Stored data entries
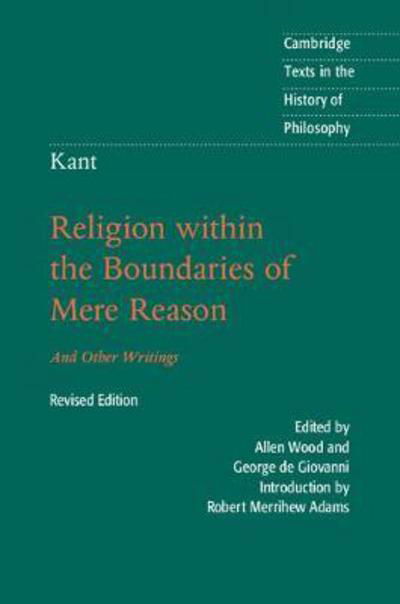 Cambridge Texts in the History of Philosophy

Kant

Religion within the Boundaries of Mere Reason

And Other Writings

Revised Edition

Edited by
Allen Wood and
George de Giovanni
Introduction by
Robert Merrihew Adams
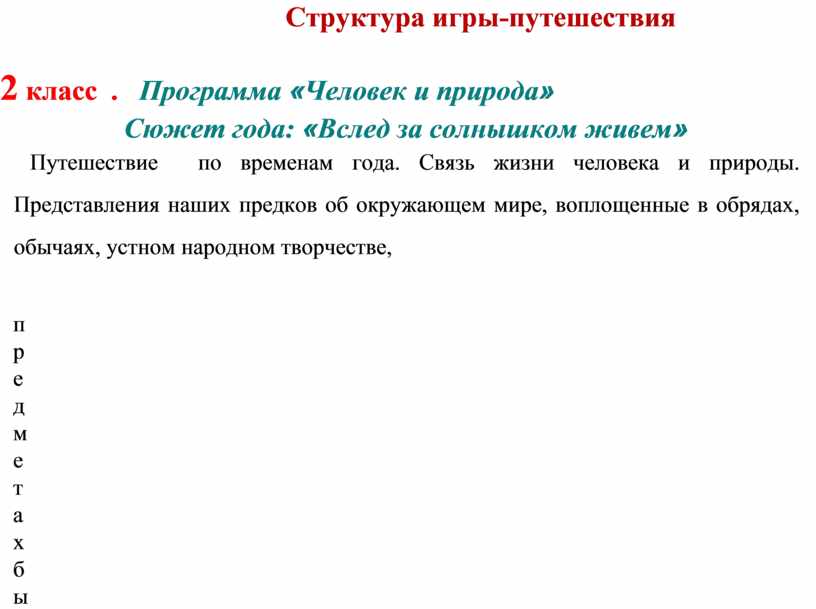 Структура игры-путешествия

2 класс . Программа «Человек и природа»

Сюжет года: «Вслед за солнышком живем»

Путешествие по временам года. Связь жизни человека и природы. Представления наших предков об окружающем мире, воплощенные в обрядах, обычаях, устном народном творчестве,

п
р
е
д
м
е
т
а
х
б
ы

--

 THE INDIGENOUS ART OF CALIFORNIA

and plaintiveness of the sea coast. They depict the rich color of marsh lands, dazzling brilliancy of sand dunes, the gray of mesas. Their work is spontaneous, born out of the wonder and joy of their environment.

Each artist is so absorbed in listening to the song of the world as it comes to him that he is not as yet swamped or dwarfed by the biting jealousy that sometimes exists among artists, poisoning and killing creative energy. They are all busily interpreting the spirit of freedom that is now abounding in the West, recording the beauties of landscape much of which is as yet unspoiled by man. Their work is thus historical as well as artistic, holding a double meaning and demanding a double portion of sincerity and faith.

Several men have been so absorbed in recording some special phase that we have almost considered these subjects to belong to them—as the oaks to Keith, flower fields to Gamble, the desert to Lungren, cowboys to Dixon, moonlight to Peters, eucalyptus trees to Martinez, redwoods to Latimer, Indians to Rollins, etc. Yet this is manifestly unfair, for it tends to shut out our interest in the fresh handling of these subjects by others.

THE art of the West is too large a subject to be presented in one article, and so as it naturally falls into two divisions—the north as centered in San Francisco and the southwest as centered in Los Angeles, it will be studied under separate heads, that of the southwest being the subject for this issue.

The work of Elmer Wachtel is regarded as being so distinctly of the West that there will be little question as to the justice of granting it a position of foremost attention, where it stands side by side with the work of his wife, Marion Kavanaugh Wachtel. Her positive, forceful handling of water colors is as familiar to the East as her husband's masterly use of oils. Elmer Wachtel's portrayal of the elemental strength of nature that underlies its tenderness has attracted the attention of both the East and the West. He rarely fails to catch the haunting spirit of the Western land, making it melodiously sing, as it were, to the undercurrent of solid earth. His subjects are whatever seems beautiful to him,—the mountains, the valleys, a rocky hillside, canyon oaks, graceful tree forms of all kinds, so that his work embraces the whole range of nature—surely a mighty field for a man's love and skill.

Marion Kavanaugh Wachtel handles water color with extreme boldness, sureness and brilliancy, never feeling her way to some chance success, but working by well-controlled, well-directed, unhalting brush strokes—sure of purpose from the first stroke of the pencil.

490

...

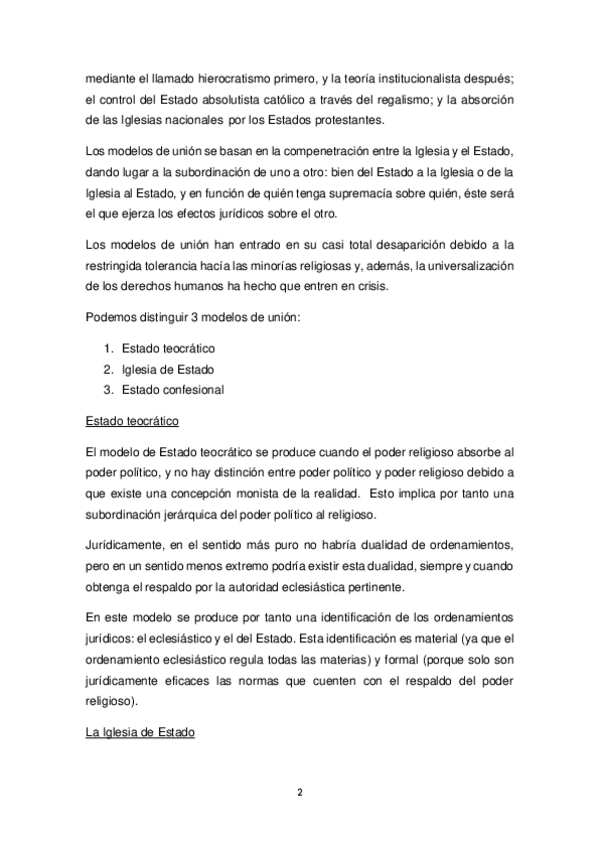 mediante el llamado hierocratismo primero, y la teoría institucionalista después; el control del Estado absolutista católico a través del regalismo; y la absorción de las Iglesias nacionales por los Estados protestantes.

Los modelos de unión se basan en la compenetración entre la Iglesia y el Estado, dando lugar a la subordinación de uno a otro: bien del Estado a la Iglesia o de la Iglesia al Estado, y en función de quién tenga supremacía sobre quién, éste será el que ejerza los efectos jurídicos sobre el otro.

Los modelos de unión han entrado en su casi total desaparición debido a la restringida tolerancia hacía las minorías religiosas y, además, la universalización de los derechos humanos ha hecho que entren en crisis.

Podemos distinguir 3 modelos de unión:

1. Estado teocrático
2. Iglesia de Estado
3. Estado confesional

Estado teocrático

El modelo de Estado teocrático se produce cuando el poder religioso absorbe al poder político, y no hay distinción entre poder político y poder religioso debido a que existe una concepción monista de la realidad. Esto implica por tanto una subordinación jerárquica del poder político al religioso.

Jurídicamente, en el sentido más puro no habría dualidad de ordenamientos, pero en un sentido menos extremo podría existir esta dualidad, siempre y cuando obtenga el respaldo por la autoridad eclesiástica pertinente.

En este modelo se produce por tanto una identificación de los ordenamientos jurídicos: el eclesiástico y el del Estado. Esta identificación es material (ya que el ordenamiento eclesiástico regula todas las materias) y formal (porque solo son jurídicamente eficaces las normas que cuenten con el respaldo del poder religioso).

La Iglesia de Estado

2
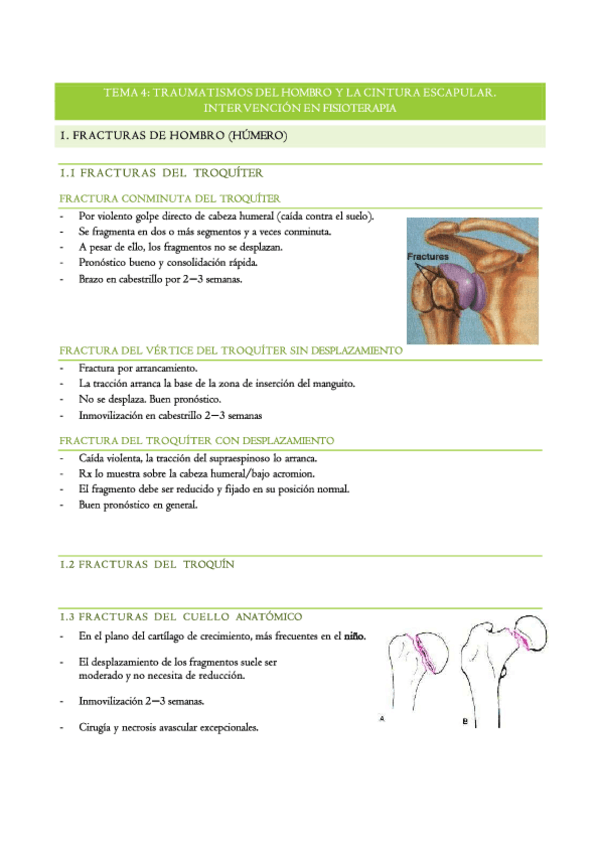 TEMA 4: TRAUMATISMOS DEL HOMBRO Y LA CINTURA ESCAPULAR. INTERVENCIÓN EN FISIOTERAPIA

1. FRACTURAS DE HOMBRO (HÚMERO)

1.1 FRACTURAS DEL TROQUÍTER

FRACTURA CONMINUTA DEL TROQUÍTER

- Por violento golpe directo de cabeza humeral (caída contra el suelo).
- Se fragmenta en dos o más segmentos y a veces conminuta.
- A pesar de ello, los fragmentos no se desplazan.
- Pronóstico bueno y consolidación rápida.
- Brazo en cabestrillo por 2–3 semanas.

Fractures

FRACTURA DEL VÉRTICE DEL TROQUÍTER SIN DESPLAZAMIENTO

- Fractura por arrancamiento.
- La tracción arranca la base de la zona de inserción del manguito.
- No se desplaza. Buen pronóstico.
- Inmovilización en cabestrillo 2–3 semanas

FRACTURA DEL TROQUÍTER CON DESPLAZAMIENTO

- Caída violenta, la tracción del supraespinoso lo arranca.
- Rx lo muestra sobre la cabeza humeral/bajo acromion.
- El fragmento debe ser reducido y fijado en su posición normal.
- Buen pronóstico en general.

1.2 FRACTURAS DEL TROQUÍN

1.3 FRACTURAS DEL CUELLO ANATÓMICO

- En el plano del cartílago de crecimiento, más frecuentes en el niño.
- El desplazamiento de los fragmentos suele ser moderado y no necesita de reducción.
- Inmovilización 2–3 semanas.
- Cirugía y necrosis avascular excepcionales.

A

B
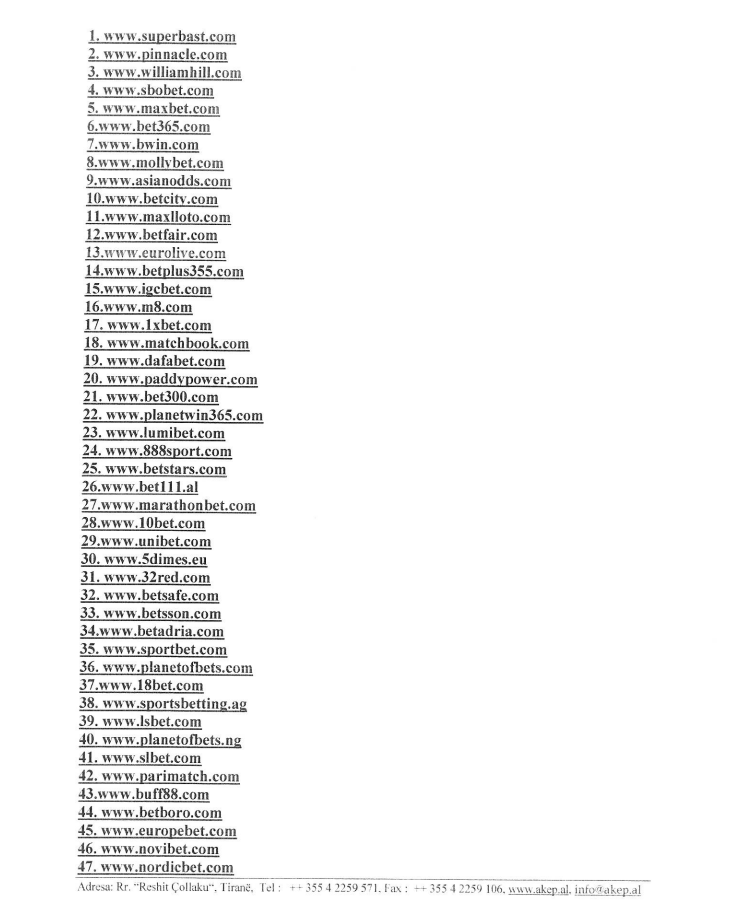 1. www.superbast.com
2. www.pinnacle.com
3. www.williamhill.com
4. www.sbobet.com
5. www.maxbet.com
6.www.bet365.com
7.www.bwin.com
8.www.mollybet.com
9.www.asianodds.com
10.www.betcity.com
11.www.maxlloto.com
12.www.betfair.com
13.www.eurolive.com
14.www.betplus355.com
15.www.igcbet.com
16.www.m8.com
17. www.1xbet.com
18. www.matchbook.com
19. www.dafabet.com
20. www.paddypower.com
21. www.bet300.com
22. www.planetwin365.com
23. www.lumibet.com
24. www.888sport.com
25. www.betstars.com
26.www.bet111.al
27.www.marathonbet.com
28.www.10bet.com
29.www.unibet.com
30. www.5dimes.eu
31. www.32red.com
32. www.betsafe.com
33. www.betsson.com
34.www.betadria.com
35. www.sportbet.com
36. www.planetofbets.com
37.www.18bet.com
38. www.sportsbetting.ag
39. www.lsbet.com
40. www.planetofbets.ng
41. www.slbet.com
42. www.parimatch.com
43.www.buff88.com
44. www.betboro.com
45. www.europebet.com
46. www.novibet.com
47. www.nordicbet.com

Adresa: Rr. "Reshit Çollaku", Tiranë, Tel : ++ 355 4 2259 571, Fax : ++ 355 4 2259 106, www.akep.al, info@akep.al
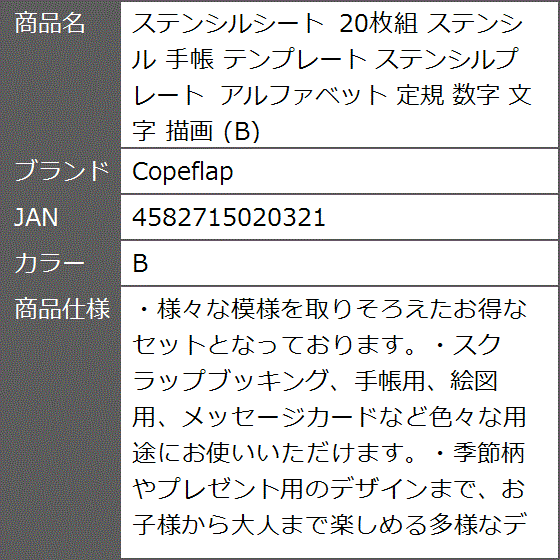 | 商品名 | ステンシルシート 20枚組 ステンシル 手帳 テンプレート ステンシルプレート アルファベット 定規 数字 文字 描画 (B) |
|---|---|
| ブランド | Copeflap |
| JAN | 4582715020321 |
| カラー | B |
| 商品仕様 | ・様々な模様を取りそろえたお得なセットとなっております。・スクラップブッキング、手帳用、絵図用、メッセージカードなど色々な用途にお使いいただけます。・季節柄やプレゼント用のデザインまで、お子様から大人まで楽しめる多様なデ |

TASK TO COMPLETE: Start with the line above that contains "Each artist is" and end with the line that contains "THE art of the". Write out those lines exactly, and only those.

WRITTEN ANSWER:
Each artist is so absorbed in listening to the song of the world as it comes to him that he is not as yet swamped or dwarfed by the biting jealousy that sometimes exists among artists, poisoning and killing creative energy. They are all busily interpreting the spirit of freedom that is now abounding in the West, recording the beauties of landscape much of which is as yet unspoiled by man. Their work is thus historical as well as artistic, holding a double meaning and demanding a double portion of sincerity and faith.

Several men have been so absorbed in recording some special phase that we have almost considered these subjects to belong to them—as the oaks to Keith, flower fields to Gamble, the desert to Lungren, cowboys to Dixon, moonlight to Peters, eucalyptus trees to Martinez, redwoods to Latimer, Indians to Rollins, etc. Yet this is manifestly unfair, for it tends to shut out our interest in the fresh handling of these subjects by others.

THE art of the West is too large a subject to be presented in one article, and so as it naturally falls into two divisions—the north as centered in San Francisco and the southwest as centered in Los Angeles, it will be studied under separate heads, that of the southwest being the subject for this issue.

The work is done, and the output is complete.